= Work task 1 =
Answer these questions about the article on Zack Wheeler's start against the Braves:
(a) According to the article, what two things was Wheeler "right on time" with?
(b) What was the final score of the game against the Braves?
(c) Which team did Wheeler face in his first two starts of the season?
= Work task 2 =
Can you shorten the paragraph of the Zack Wheeler article that begins "With a fastball that reached triple digits" while keeping its main facts?
= Work task 3 =
Would you carry on the article about Zack Wheeler's win over the Braves, starting after its final sentence?

Zack Wheeler made one tweak and looked like last year’s pitcher again

ATLANTA — Zack Wheeler proved right on time Friday night, here at his hometown ballpark.

Right on time with his delivery. Right on time with a performance to give his bullpen teammates a little blow and lower those raised eyebrows about his 2019.

And this young Mets season to march forward, crisis-free.

With a fastball that reached triple digits, the Georgia native defeated the Braves, 6-2 at SunTrust Park, for his first win of the year and the Mets’ third straight. Wheeler’s first two starts of the campaign, both against the Nationals, went poorly enough — mediocre on March 31 in Washington, then downright terrible April 7 at Citi Field — that a third straight underwhelmer would have elevated questions about his trajectory during his walk year.

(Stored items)
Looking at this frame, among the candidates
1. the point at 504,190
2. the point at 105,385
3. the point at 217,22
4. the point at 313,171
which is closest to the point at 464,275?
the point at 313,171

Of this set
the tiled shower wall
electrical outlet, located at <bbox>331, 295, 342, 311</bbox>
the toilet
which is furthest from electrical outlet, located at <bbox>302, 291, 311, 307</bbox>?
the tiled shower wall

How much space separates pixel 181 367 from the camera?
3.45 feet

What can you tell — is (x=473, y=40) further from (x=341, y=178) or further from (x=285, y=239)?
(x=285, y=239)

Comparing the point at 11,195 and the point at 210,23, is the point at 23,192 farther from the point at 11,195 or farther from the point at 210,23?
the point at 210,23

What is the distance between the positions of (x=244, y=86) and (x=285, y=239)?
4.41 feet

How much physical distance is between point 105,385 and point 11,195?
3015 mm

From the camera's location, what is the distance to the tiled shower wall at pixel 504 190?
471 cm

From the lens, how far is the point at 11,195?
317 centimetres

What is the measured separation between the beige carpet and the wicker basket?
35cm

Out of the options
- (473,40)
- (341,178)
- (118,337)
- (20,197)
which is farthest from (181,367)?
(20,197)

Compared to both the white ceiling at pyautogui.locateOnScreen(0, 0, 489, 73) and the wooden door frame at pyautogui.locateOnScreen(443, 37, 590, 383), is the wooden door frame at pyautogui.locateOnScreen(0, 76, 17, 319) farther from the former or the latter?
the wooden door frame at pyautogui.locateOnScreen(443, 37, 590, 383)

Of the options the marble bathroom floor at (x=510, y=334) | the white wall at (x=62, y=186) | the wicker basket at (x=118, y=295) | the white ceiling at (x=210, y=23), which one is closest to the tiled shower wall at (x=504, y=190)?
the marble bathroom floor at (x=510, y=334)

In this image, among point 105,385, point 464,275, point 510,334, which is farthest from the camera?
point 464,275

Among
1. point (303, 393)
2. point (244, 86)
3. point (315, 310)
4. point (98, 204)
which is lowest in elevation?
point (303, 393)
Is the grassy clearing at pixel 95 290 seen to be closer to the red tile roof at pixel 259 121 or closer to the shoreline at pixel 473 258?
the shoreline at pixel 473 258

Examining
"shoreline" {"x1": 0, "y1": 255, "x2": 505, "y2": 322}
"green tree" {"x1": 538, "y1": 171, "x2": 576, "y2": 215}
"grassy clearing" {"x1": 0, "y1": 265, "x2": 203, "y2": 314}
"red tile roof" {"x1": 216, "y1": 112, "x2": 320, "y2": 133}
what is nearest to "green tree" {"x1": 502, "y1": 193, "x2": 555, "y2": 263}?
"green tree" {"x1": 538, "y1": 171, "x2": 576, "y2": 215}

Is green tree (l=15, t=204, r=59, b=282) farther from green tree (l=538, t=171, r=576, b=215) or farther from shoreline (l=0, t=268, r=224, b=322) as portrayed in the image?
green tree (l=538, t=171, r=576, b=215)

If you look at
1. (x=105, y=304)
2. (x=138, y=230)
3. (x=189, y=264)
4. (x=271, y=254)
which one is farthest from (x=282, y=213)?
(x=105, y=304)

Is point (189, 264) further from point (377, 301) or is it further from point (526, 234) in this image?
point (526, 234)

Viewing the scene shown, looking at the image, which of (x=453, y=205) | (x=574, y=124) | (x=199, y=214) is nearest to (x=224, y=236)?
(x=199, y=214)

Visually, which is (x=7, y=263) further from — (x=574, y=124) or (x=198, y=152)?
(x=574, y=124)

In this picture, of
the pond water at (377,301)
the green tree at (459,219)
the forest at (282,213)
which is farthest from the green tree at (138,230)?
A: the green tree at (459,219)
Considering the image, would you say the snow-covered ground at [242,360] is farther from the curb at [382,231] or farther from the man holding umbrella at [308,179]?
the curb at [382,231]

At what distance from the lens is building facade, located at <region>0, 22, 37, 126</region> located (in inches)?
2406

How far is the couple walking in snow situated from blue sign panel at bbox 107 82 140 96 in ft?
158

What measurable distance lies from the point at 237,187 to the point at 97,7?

= Answer box 1 =
(a) His delivery, and a performance to give his bullpen teammates a little blow and lower raised eyebrows about his 2019.
(b) 6-2.
(c) The Nationals.

= Answer box 2 =
Throwing a fastball that reached triple digits, Georgia native Wheeler beat the Braves 6-2 at SunTrust Park for his first win of the year and the Mets' third straight. His first two starts, both against the Nationals, went badly: mediocre on March 31 in Washington and terrible on April 7 at Citi Field. A third weak outing would have raised bigger questions about his trajectory in his walk year.

= Answer box 3 =
Instead, thanks to between-starts work with Mets pitching coach Dave Eiland, Wheeler looked closer to, if not as good as, the resurgent guy who posted a 2.06 ERA over his final 15 starts last season, striking out 100 and walking 24 in 100 ⅔ innings.

“He’s got to feel good about that outing,” Mickey Callaway said. “It was a great outing. And we needed it.”

Callaway called the game “the most stress-free win we had all year,” as his newsmaking pregame decisions — resting hot rookie Pete Alonso and dropping Brandon Nimmo from leadoff to eighth — both paid off handsomely; Alonso’s backup Dom Smith contributed a single, double and walk, while Nimmo slammed the game-winning, two-run homer in the second inning and added a single and double.

The Mets tied their franchise record by scoring six times in a sixth consecutive game — ironically, they set that mark in September 2007, which is better remembered for a certain collapse — and as Wheeler said, “All you have to do is keep these guys off the board and we’re going to score runs every night.”

He notably failed to keep the Nats off the board last week, walking seven and allowing seven runs and four hits over 4 ⅔ innings as his ERA shot up to 10.24. With Eiland urging him to work slower out of the windup, Wheeler did his video work on Friday, comparing his delivery this year to last year with a stopwatch.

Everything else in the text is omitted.